De paarsgewijze t-toets laat voor alle schalen een significante verbetering zien (zie tabel 2). De effectsize van de subschaal depressieve klachten is sterk (d=0,81). De overige subschalen laten een matige effectsize zien. Wanneer gekeken wordt naar de clusters van subschalen; 2 gedragstoornissen (1 tot en met 3), de beperkingen (4 en 5), de symptomen (6 tot en met 8) en het sociale functioneren (9 tot en met 12) dan is er een sterke effectsize op de symptomen (d=0,79) en een redelijke tot matige effectsize (0,62) op het sociaal functioneren.
Discussie
Effectmeting in de ouderenpsychiatrie gebeurt nog nauwelijks binnen Nederland. Het gebruik van door ouderen zelf in te vullen vragenlijsten lijkt geen haalbare kaart, vanwege de mogelijk verminderde toepasbaarheid en betrouwbaarheid, en daarom is een klinische beoordeling van het functioneren de aangewezen weg. De HoNOS65+ is voor dit doel ontworpen, in het Nederlands vertaald en vrij beschikbaar. De gemiddelde totaalscore op de HoNOS65+ , van de gehele groep waarbij we een beginmeting hebben en een eindmeting komt overeen met de vorige gegevens die we eerder hebben gepresenteerd. 5 Om geschikt te zijn als effectmaat van behandeling, is gevoeligheid voor verandering essentieel. Eerder hebben we al laten zien dat de betrouwbaarheid, het onderscheidingsvermogen en de acceptatie door hulpverleners aanvaardbaar zijn. 5 Uit deze studie blijkt ook de gevoeligheid voor verandering voldoende aanwezig. Er is een beperkt aantal studies beschikbaar waarmee onze resultaten kunnen worden vergeleken. In Australië hebben Spear en anderen HoNOS65+ scores bij intake en ontslag vergeleken van 149 patiënten die ambulant of klinisch werden behandeld. 7 Zij rapporteren een gemiddelde totaalscore van 12,7 bij de intake en een score van 7,1 bij ontslag. Onze scores waren respectievelijk 11,7 en 6,9. Wij vinden een vergelijkbare mate van verbetering. Ook Spear en anderen trokken uit deze bevinding de conclusie dat het instrument voldoende gevoelig is voor verandering. 8
Cheung & Strachan rapporteerden HoNOS65+ scores van een groep van 29 patiënten met een cognitieve functiestoornis en een groep van 101 patiënten met een psychiatrische stoornis in een acute psychogeriatrische setting in Nieuw-Zeeland. 9 Beide groepen gingen significant vooruit op de gemiddelde totale HoNOS65+ score. De patiënten met een cognitieve functiestoornis verbeteren van 16,5 naar 12,3 en de patiënten met een psychiatrische stoornis van 14,0 naar 8,8. Op subschaal niveau blijkt dat deze patiënten vooral winst boekten op de gedragsproblemen naast de psychiatrische stoornissen. 9 De patiënten in onze studie boeken vooral winst op de schaal voor depressieve symptomen.
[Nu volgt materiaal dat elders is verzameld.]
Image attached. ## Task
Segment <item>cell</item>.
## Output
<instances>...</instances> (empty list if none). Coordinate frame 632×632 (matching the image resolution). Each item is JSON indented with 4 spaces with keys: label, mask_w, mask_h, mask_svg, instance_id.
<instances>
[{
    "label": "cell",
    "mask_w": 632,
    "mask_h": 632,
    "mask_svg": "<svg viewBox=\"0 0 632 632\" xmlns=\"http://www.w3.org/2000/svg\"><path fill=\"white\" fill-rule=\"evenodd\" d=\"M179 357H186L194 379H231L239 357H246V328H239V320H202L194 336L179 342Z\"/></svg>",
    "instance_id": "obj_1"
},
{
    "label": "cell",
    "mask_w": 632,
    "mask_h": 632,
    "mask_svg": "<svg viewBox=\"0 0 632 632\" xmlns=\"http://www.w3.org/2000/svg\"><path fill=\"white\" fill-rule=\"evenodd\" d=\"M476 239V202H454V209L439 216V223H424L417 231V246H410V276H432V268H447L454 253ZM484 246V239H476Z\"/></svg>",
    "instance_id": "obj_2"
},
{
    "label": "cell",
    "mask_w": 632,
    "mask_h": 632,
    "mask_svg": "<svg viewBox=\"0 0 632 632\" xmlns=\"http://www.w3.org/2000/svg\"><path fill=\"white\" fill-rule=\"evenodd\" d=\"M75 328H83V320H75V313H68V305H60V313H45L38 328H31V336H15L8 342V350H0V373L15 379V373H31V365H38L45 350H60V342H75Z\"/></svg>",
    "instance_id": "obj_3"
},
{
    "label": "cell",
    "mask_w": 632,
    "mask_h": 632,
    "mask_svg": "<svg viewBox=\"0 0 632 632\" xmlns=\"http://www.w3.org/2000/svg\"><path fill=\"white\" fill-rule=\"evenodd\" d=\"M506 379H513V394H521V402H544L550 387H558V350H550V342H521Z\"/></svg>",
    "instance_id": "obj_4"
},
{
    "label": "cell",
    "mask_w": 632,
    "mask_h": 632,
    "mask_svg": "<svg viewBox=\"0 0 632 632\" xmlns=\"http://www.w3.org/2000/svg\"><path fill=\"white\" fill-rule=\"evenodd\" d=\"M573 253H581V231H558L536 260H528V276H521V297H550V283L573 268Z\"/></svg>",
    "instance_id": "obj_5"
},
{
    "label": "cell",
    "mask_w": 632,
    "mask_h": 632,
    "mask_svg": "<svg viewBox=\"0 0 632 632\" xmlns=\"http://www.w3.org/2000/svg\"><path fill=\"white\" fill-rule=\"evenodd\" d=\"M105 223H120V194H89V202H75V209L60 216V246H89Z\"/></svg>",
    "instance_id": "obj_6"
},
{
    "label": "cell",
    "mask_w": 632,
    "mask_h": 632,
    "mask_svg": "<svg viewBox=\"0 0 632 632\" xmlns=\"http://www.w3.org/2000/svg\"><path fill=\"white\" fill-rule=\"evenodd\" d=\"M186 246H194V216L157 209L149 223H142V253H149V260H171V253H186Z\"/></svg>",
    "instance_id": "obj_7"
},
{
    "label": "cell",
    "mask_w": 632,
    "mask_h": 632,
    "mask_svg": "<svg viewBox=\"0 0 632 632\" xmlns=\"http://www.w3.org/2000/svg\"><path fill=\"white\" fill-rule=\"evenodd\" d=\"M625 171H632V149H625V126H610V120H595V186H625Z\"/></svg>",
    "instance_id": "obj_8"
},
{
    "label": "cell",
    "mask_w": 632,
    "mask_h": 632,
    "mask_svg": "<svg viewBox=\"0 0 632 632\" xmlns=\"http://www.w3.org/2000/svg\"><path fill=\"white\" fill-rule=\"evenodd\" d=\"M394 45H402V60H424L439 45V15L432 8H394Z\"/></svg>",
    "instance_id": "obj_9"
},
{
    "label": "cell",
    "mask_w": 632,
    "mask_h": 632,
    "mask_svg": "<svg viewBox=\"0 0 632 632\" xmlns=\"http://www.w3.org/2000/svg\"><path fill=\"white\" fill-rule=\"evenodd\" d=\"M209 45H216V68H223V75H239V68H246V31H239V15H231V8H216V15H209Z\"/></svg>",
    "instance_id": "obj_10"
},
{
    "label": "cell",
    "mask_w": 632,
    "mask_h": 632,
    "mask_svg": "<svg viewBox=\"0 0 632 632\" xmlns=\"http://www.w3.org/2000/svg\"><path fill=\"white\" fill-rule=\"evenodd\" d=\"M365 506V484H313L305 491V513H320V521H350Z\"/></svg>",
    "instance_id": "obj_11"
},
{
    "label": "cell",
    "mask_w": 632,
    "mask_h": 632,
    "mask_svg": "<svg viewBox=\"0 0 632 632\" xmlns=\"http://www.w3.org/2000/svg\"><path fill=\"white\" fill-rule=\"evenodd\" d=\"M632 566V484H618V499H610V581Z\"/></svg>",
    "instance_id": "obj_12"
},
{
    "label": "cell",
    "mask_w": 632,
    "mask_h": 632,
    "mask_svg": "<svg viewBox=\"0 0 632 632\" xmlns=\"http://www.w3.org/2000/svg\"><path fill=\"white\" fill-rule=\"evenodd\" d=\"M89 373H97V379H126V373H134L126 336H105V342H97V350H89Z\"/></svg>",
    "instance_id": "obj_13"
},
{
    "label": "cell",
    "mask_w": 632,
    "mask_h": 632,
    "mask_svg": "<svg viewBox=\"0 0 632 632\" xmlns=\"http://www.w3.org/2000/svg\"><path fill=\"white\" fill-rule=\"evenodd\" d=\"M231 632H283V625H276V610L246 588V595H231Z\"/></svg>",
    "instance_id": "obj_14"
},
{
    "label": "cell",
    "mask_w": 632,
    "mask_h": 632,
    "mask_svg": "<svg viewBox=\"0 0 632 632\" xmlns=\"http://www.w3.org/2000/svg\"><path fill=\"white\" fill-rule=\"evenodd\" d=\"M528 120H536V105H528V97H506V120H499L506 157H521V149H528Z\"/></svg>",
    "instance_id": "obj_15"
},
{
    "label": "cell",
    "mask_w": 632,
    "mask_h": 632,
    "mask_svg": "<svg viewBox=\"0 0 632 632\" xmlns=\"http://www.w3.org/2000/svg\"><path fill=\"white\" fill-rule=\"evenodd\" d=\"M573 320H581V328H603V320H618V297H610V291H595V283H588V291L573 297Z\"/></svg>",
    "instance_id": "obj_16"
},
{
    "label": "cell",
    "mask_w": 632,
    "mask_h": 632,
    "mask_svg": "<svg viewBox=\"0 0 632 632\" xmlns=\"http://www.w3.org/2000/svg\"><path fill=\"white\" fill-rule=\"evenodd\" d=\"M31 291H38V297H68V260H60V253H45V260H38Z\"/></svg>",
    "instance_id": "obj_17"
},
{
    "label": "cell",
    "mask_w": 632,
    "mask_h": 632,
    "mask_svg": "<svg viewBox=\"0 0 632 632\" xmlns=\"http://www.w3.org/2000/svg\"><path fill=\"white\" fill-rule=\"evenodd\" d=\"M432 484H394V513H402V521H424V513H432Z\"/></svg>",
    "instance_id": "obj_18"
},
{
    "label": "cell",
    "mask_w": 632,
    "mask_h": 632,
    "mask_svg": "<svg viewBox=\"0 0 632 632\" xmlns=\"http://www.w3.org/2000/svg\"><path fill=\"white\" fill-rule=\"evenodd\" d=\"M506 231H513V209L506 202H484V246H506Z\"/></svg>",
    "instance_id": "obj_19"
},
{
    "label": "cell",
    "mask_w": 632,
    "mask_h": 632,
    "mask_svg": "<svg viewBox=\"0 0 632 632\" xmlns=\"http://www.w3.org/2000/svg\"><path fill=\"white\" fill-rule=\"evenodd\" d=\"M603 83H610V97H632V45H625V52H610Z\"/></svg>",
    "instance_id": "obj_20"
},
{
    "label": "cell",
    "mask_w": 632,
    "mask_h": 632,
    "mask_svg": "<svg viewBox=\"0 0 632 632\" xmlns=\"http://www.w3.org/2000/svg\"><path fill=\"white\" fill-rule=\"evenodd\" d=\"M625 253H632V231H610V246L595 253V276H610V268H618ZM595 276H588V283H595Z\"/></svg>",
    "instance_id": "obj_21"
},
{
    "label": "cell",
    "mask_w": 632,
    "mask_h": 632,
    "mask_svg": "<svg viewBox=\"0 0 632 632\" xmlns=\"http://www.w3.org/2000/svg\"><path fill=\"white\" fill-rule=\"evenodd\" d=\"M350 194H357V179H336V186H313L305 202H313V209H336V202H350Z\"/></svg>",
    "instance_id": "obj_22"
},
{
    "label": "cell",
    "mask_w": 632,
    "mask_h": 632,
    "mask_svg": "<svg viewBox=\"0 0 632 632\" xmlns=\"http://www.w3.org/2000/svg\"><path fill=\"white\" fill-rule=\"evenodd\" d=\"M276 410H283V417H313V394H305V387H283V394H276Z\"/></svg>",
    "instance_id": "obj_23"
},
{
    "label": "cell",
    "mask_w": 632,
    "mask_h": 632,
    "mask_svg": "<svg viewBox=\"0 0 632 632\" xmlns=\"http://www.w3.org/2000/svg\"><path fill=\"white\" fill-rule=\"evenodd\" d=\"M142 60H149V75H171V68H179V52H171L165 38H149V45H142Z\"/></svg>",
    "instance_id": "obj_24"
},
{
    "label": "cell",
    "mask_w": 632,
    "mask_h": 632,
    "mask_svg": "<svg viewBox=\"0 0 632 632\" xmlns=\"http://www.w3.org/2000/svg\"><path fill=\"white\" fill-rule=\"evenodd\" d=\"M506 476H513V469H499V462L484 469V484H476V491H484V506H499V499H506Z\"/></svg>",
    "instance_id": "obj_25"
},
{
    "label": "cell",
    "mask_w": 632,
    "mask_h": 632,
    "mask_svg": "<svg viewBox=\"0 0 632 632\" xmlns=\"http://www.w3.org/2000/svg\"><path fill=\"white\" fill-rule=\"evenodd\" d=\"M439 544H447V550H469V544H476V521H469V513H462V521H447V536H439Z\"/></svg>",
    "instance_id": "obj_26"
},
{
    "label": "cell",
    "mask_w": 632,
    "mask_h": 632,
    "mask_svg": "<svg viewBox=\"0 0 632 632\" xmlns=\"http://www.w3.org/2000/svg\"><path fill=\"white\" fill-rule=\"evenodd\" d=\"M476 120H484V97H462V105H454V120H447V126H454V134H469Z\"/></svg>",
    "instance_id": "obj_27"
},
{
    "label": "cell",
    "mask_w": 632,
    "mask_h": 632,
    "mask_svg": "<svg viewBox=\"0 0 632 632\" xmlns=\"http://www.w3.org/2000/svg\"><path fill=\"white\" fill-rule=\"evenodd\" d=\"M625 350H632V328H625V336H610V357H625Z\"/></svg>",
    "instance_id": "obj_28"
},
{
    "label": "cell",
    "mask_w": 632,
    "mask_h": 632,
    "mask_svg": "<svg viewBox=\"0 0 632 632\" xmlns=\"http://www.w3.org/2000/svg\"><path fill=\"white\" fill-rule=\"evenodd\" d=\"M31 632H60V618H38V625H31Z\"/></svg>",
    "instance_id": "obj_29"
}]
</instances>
De Reliable Change index is nog niet eerder op de HoNOS65+ toegepast. Wij beogen daarmee een eenvoudige richtlijn te verschaffen voor het beoordelen van verschilscores op dit instrument. Daarbij differentiëren wij tussen lage (scores kleiner dan 6), midden (scores tussen 6 en 15) en hoge scores (scores boven de 15), waarbij respectievelijk 2, 3 en 4 punten verschil een betrouwbare verandering indiceert. We zien dit als een eerste aanzet. Onderbouwing door meer onderzoek is noodzakelijk.
Een mogelijk beperking van onze studie is dat behandelaren de score positief zouden kunnen beïnvloeden. Bij ontslag zouden ze een lagere score kunnen opgeven om zodoende een grotere vooruitgang te kunnen laten zien. De behandelaar had echter geen inzage in de eerste score, wat de waarschijnlijkheid van een objectieve registratie van psychiatrische problemen bij de tweede meting vergroot.
Een tweede beperking is dat wij alleen de patiënten in het onderzoek hebben betrokken waarvan de begin- en de eindscore bekend waren. Dit zijn patiënten die hun behandeling hebben afgerond. Daarnaast is er een groep die langdurig of permanent in behandeling blijft. In die groep zal niet of nauwelijks sprake zijn van verbetering. Voor een deel zal de tendens eerder een achteruitgang zijn. Onze resultaten hebben dus een beperkte generaliseerbaarheid die zich beperkt tot de groep patiënten die na de behandeling worden ontslagen en geen langdurige zorg behoeven.
De auteurs bedanken alle hulpverleners die hebben bijgedragen aan het verzamelen van data voor dit onderzoek.